#### About this task
Those lines of the material below that fall between its first line and the line with "content_type: image/svg+xml", both included, are to be repeated exactly.

[Start of section]

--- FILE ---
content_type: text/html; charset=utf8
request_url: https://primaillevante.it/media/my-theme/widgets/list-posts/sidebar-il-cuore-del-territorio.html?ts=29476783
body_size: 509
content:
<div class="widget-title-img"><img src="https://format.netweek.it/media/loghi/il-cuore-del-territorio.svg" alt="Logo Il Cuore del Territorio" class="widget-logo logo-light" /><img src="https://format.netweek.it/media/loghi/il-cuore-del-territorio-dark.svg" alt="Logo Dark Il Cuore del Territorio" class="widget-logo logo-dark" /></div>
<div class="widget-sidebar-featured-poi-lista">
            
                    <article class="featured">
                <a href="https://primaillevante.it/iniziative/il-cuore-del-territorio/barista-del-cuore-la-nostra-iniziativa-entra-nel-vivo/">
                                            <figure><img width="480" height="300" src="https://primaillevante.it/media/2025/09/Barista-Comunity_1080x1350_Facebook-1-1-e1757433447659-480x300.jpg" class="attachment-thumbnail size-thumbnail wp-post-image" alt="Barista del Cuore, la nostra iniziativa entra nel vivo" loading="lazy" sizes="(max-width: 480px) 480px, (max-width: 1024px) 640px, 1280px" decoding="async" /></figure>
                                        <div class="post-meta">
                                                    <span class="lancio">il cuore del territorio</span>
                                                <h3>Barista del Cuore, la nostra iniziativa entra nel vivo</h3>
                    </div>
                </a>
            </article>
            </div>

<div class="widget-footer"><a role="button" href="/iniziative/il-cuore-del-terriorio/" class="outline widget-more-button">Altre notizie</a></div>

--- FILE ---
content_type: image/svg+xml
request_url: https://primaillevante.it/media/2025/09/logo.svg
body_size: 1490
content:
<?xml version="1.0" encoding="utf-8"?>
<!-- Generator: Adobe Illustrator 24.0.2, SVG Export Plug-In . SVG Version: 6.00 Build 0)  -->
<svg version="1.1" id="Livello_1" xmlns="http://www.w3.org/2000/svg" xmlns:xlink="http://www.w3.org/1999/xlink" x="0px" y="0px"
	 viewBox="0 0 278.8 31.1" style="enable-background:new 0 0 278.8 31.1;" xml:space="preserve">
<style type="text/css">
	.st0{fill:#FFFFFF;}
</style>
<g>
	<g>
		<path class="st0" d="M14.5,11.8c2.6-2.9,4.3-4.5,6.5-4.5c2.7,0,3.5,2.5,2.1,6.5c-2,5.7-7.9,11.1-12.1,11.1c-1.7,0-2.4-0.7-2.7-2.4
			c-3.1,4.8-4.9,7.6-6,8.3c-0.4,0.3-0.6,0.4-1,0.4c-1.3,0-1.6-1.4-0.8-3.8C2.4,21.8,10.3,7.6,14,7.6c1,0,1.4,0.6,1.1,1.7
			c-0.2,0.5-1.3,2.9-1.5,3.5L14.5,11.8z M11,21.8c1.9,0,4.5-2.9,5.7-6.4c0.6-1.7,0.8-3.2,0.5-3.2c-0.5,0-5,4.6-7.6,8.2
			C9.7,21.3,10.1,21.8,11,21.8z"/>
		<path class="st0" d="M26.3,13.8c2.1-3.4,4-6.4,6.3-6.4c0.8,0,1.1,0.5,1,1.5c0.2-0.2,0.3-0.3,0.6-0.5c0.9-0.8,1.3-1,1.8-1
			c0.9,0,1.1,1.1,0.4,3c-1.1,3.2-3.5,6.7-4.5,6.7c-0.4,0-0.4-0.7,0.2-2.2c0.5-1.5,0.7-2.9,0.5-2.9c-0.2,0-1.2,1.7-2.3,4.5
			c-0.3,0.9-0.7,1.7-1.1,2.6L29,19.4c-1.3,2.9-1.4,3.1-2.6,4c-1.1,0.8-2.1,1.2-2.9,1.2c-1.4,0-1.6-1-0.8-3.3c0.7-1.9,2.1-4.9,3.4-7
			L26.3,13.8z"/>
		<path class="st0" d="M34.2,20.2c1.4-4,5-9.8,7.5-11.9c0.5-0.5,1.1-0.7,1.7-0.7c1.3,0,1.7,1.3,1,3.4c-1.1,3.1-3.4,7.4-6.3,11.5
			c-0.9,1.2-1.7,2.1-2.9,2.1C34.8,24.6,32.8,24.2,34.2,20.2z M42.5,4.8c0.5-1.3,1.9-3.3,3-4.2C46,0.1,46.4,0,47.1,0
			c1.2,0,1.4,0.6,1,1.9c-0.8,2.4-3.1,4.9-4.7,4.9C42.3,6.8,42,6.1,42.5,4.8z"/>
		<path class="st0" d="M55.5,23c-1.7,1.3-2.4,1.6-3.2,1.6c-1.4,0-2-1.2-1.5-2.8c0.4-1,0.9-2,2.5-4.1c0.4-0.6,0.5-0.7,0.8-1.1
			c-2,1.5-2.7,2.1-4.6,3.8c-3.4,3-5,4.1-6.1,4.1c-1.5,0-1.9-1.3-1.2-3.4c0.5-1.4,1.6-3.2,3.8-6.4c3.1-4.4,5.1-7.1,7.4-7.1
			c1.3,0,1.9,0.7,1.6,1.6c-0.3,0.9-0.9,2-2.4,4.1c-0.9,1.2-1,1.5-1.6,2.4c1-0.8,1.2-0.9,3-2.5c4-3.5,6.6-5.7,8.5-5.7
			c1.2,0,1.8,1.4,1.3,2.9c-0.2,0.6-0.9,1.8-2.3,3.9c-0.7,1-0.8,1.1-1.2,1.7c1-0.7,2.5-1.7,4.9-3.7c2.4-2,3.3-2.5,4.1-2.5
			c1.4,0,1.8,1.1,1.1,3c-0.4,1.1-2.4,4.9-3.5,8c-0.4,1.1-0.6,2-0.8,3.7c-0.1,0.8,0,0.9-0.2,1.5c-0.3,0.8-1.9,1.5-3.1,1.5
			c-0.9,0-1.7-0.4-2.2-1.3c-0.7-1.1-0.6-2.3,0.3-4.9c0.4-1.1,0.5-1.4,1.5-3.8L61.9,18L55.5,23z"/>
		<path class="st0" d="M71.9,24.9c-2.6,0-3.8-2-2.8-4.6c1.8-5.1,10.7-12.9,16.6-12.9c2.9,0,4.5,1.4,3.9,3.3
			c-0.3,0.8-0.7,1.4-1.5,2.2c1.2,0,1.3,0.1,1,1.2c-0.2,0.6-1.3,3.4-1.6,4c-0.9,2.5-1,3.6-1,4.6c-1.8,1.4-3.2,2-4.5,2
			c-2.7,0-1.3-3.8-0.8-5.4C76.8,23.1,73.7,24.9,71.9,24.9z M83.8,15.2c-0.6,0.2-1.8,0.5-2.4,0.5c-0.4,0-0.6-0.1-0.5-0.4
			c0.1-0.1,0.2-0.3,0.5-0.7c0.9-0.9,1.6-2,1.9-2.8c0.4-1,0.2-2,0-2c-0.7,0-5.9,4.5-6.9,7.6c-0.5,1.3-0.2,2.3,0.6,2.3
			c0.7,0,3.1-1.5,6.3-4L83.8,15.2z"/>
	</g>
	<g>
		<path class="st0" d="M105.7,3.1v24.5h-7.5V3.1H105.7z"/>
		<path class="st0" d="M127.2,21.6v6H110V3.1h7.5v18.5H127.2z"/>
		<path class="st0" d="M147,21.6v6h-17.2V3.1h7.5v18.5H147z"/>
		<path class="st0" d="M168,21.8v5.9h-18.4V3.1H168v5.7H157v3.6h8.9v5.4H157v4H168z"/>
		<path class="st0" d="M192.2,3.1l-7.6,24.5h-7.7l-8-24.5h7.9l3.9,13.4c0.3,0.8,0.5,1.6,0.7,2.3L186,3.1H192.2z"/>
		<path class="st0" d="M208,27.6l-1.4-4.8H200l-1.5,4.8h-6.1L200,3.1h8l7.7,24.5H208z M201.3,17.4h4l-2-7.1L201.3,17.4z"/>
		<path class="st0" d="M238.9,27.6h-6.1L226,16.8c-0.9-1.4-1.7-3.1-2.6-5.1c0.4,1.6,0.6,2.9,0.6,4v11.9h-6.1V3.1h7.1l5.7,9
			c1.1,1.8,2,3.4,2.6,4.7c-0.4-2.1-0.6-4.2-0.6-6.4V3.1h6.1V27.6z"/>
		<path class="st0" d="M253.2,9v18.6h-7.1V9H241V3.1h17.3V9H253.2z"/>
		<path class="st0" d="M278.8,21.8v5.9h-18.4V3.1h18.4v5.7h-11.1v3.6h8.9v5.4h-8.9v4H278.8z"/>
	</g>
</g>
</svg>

[End of section]

#### Exercise answer
--- FILE ---
content_type: text/html; charset=utf8
request_url: https://primaillevante.it/media/my-theme/widgets/list-posts/sidebar-il-cuore-del-territorio.html?ts=29476783
body_size: 509
content:
<div class="widget-title-img"><img src="https://format.netweek.it/media/loghi/il-cuore-del-territorio.svg" alt="Logo Il Cuore del Territorio" class="widget-logo logo-light" /><img src="https://format.netweek.it/media/loghi/il-cuore-del-territorio-dark.svg" alt="Logo Dark Il Cuore del Territorio" class="widget-logo logo-dark" /></div>
<div class="widget-sidebar-featured-poi-lista">
            
                    <article class="featured">
                <a href="https://primaillevante.it/iniziative/il-cuore-del-territorio/barista-del-cuore-la-nostra-iniziativa-entra-nel-vivo/">
                                            <figure><img width="480" height="300" src="https://primaillevante.it/media/2025/09/Barista-Comunity_1080x1350_Facebook-1-1-e1757433447659-480x300.jpg" class="attachment-thumbnail size-thumbnail wp-post-image" alt="Barista del Cuore, la nostra iniziativa entra nel vivo" loading="lazy" sizes="(max-width: 480px) 480px, (max-width: 1024px) 640px, 1280px" decoding="async" /></figure>
                                        <div class="post-meta">
                                                    <span class="lancio">il cuore del territorio</span>
                                                <h3>Barista del Cuore, la nostra iniziativa entra nel vivo</h3>
                    </div>
                </a>
            </article>
            </div>

<div class="widget-footer"><a role="button" href="/iniziative/il-cuore-del-terriorio/" class="outline widget-more-button">Altre notizie</a></div>

--- FILE ---
content_type: image/svg+xml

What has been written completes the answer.